— Start of Data provided —
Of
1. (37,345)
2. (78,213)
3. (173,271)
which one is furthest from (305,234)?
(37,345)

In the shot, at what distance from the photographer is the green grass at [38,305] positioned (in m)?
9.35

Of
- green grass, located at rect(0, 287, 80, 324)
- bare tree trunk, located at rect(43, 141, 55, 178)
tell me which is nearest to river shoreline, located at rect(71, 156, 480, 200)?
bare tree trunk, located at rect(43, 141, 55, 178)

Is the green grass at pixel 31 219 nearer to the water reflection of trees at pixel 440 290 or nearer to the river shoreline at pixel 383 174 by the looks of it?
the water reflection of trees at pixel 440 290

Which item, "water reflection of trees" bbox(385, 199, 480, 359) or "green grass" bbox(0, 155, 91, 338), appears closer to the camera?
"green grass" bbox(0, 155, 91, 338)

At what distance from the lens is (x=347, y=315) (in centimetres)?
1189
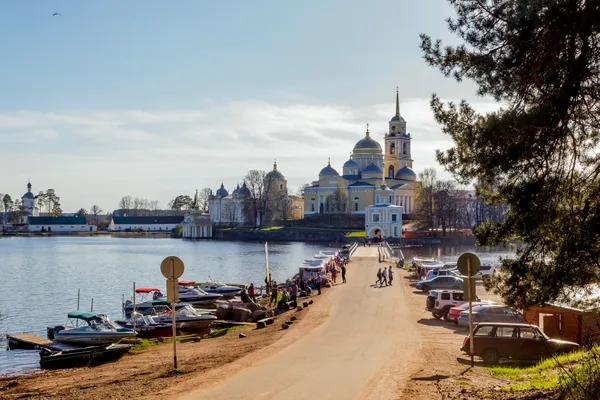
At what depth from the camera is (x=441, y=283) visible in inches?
1387

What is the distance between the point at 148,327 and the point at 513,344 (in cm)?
1530

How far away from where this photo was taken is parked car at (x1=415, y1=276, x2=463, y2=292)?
114 ft

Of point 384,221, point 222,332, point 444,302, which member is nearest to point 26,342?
point 222,332

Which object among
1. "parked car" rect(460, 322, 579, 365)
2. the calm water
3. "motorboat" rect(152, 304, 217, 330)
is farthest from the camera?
the calm water

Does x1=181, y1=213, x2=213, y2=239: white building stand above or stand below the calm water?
above

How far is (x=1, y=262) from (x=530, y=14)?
3081 inches

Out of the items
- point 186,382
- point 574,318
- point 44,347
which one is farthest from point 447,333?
point 44,347

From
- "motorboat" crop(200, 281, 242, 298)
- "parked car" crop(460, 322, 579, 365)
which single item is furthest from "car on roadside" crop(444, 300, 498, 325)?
"motorboat" crop(200, 281, 242, 298)

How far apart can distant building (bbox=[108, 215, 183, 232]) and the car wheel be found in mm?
160466

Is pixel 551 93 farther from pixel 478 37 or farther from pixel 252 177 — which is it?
pixel 252 177

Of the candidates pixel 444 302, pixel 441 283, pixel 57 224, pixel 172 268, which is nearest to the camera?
pixel 172 268

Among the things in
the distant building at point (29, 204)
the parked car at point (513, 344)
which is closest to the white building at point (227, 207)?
the distant building at point (29, 204)

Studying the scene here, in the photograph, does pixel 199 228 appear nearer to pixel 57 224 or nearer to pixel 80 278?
pixel 57 224

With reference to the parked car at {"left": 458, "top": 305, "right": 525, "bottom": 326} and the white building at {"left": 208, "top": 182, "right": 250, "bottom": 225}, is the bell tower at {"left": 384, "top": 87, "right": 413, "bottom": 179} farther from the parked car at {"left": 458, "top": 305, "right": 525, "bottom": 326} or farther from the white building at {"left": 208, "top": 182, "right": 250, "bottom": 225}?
the parked car at {"left": 458, "top": 305, "right": 525, "bottom": 326}
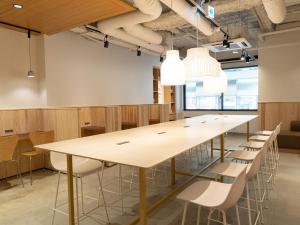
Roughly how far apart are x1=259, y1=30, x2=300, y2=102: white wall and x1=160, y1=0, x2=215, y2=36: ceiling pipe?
3066mm

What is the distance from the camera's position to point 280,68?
6.72 m

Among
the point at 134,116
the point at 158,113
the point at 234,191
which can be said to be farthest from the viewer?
the point at 158,113

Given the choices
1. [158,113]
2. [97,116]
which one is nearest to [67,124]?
[97,116]

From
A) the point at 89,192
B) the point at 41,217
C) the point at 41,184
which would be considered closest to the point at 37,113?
the point at 41,184

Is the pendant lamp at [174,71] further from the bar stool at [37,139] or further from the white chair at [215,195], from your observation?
the bar stool at [37,139]

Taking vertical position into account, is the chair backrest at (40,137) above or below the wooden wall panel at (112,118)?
below

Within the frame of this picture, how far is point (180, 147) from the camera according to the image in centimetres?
214

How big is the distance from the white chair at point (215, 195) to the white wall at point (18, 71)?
13.7 ft

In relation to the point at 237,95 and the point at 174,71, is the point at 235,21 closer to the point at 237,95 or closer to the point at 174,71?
the point at 237,95

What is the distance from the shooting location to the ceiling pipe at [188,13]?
11.5ft

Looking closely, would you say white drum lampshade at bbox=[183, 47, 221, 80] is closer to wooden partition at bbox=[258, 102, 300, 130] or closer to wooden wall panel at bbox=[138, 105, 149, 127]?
wooden wall panel at bbox=[138, 105, 149, 127]

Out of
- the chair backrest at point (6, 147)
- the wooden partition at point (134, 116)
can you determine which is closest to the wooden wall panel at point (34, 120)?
the chair backrest at point (6, 147)

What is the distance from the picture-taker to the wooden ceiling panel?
270cm

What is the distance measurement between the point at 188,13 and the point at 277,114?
14.1 ft
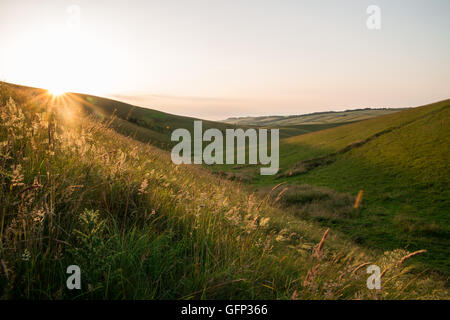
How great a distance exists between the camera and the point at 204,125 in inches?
3834

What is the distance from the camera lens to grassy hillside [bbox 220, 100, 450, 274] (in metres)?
12.8

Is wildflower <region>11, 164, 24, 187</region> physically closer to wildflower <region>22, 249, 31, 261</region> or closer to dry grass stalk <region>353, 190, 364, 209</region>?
wildflower <region>22, 249, 31, 261</region>

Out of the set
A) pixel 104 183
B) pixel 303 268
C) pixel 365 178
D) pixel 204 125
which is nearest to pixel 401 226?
pixel 365 178

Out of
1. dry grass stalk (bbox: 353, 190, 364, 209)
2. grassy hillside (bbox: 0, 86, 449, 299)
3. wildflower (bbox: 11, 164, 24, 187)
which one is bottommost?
dry grass stalk (bbox: 353, 190, 364, 209)

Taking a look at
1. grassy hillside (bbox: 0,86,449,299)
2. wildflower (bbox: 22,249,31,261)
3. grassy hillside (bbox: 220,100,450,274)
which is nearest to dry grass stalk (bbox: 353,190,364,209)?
grassy hillside (bbox: 220,100,450,274)

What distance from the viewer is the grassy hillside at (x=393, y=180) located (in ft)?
42.1

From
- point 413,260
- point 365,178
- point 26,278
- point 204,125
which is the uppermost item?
point 204,125

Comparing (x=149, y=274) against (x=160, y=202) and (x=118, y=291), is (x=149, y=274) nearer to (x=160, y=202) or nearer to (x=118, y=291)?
(x=118, y=291)

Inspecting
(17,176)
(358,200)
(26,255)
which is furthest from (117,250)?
(358,200)

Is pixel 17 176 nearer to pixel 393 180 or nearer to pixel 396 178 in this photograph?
pixel 393 180

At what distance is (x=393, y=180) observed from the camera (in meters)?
21.0

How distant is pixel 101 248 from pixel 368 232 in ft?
50.1

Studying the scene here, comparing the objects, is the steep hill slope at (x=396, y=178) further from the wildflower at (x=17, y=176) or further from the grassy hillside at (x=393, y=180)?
the wildflower at (x=17, y=176)

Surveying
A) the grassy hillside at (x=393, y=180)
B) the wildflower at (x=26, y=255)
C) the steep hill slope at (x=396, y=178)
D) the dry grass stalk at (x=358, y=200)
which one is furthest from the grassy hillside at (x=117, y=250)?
the dry grass stalk at (x=358, y=200)
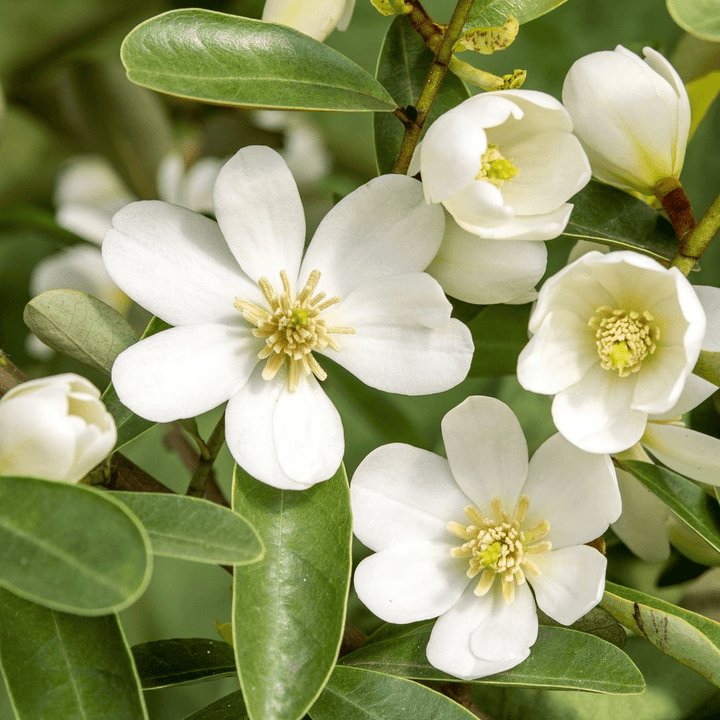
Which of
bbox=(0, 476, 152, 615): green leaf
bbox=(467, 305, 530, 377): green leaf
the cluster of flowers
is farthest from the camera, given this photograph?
bbox=(467, 305, 530, 377): green leaf

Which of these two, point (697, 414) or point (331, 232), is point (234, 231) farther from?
point (697, 414)

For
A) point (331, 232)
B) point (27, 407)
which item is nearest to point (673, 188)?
point (331, 232)

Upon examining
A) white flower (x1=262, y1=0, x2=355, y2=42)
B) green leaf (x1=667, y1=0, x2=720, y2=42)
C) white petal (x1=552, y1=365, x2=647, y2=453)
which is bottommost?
white petal (x1=552, y1=365, x2=647, y2=453)

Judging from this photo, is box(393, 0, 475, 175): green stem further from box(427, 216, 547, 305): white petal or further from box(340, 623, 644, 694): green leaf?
box(340, 623, 644, 694): green leaf

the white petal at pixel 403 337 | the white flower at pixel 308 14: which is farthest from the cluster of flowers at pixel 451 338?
the white flower at pixel 308 14

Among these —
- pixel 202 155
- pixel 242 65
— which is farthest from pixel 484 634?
pixel 202 155

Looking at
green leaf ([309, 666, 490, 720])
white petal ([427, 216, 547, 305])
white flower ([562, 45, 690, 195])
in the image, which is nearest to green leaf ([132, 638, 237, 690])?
green leaf ([309, 666, 490, 720])

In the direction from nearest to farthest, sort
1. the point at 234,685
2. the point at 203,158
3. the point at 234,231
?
the point at 234,231
the point at 234,685
the point at 203,158

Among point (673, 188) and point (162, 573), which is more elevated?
point (673, 188)

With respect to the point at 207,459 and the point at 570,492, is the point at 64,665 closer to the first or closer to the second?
the point at 207,459
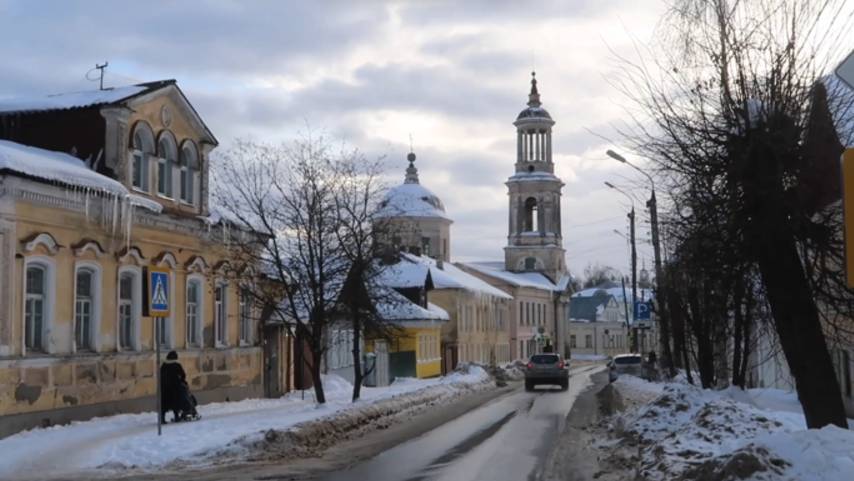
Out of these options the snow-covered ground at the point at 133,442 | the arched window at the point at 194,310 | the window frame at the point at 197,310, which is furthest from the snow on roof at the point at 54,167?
the snow-covered ground at the point at 133,442

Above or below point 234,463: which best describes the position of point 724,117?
above

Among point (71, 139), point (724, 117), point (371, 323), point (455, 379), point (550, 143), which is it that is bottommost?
point (455, 379)

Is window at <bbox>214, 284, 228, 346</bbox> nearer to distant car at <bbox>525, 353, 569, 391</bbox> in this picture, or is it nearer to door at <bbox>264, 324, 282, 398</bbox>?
door at <bbox>264, 324, 282, 398</bbox>

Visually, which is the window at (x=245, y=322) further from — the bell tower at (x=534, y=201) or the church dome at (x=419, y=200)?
the bell tower at (x=534, y=201)

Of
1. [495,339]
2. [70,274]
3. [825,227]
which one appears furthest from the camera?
[495,339]

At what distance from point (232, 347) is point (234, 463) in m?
12.9

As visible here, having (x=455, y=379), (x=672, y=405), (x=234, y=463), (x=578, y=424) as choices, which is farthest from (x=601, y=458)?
(x=455, y=379)

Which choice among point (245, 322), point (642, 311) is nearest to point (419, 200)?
point (642, 311)

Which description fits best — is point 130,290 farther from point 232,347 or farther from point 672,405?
point 672,405

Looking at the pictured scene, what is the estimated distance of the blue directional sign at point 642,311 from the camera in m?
37.3

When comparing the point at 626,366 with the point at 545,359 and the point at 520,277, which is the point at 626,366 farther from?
the point at 520,277

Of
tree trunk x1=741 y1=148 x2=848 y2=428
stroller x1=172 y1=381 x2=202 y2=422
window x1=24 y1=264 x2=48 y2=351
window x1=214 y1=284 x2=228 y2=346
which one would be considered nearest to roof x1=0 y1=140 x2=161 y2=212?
window x1=24 y1=264 x2=48 y2=351

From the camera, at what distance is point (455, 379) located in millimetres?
47625

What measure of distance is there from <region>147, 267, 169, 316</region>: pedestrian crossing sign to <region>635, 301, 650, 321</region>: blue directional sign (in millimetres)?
22765
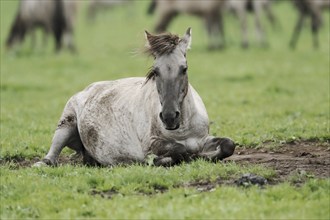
— End of Data provided —
# The request
Convert everything from the line containing "From the camera, at" down through the last line of the items into a JSON list of strings, one per line, skipping blank lines. Leave the pictures out.

# Result of this task
[
  "From the camera, at what distance is point (455, 379) located in millimetres?",
  "47625",
  "What measure of distance is there from <region>147, 267, 169, 316</region>: pedestrian crossing sign to <region>635, 301, 650, 321</region>: blue directional sign (in millimetres)?",
  "22765"
]